WORK ORDER 1:
Transcribe the stretch of the Court of Justice judgment from "gives the following" through "caused to SC.".
WORK ORDER 2:
Continue the Court of Justice judgment, starting after its last sentence shown.

Language of document : ECLI:EU:C:2024:52

JUDGMENT OF THE COURT (Fourth Chamber)

18 January 2024 (*)

[Text rectified by order of 13 March 2024]

(Appeal – Judgment which is the object of an application before the General Court to have it set aside – Inadmissibility)

In Case C‑785/22 P,

APPEAL under Article 56 of the Statute of the Court of Justice of the European Union, brought on 27 December 2022,

Eulex Kosovo, established in Pristina (Kosovo), represented by L.-G. Wigemark, acting as Agent, and by E. Raoult, avocate,

appellant,

the other party to the proceedings being:

SC, represented by A. Kunst, Rechtsanwältin,

applicant at first instance,

THE COURT (Fourth Chamber),

composed of C. Lycourgos, President of the Chamber, O. Spineanu-Matei, J.‑C. Bonichot (Rapporteur), S. Rodin and L.S. Rossi, Judges,

Advocate General: L. Medina,

Registrar: A. Calot Escobar,

having regard to the written procedure,

having decided, after hearing the Advocate General, to proceed to judgment without an Opinion,

gives the following

Judgment

1        By its appeal, Eulex Kosovo seeks annulment of the judgment of the General Court of the European Union of 19 October 2022, SC v Eulex Kosovo (T‑242/17 RENV, EU:T:2022:637; ‘the judgment under appeal’), by which the General Court, ruling by default, ordered Eulex Kosovo to pay compensation for the material and non-material damage caused to SC.

 Legal context

 The Statute of the Court of Justice of the European Union

2        Article 56 of the Statute of the Court of Justice of the European Union provides as follows:

‘An appeal may be brought before the Court of Justice, within two months of the notification of the decision appealed against, against final decisions of the General Court and decisions of that Court disposing of the substantive issues in part only or disposing of a procedural issue concerning a plea of lack of competence or inadmissibility.

COLLECTED DATA:

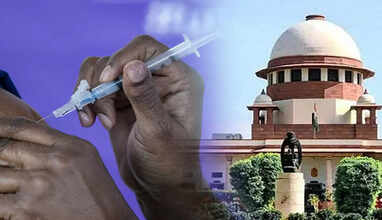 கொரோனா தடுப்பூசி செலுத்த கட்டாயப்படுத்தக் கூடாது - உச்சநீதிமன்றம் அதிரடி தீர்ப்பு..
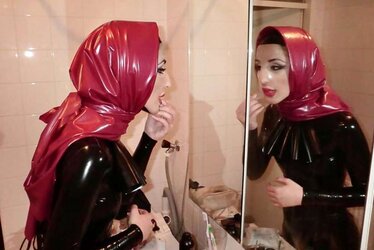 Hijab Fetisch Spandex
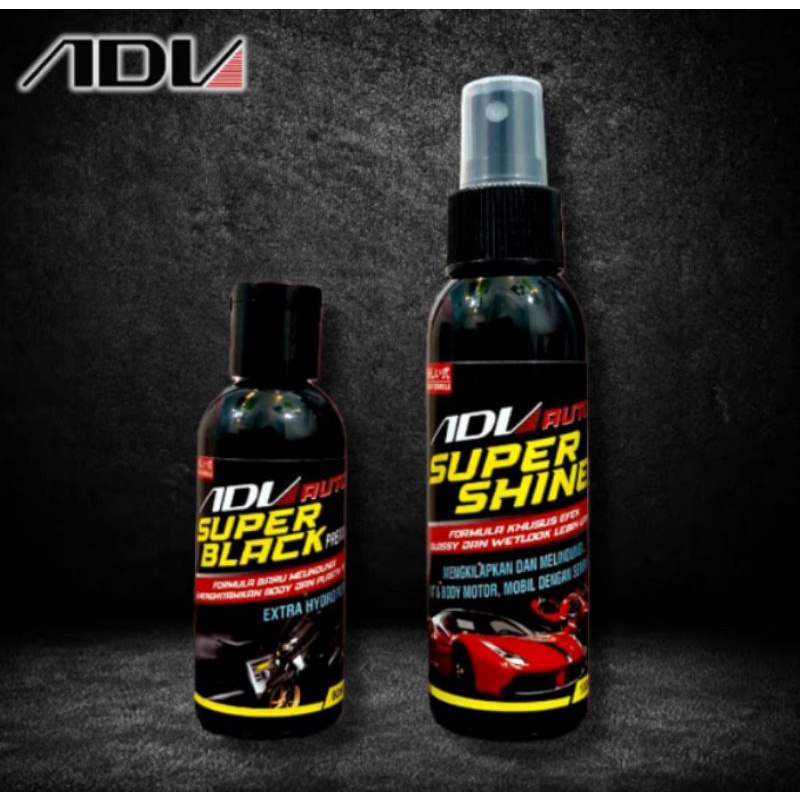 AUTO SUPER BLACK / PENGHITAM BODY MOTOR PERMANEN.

FINAL ANSWER 1:
gives the following

Judgment

1        By its appeal, Eulex Kosovo seeks annulment of the judgment of the General Court of the European Union of 19 October 2022, SC v Eulex Kosovo (T‑242/17 RENV, EU:T:2022:637; ‘the judgment under appeal’), by which the General Court, ruling by default, ordered Eulex Kosovo to pay compensation for the material and non-material damage caused to SC.

FINAL ANSWER 2:
…’

 The Rules of Procedure of the General Court

3        Article 60 of the Rules of Procedure of the General Court, entitled ‘Extension on account of distance’, states as follows:

‘The procedural time limits shall be extended on account of distance by a single period of 10 days.’

4        Pursuant to Article 123 of the Rules of Procedure of the General Court, entitled ‘Judgments by default’:

‘1.      Where the General Court finds that a defendant on whom an application initiating proceedings has been duly served has failed to respond to the application in the proper form or within the time limit prescribed in Article 81, without prejudice to the application of the provisions of the second paragraph of Article 45 of the Statute [of the Court of Justice of the European Union], the applicant may, within a time limit prescribed by the President, apply to the General Court for judgment by default.

2.      A defendant in default shall not intervene in the default procedure and, with the exception of the decision which closes the proceedings, no procedural document shall be served on him.

3.      The General Court shall give judgment in favour of the applicant in the judgment by default, unless it is clear that the General Court has no jurisdiction to hear and determine the action or that the action is manifestly inadmissible or manifestly lacking any foundation in law.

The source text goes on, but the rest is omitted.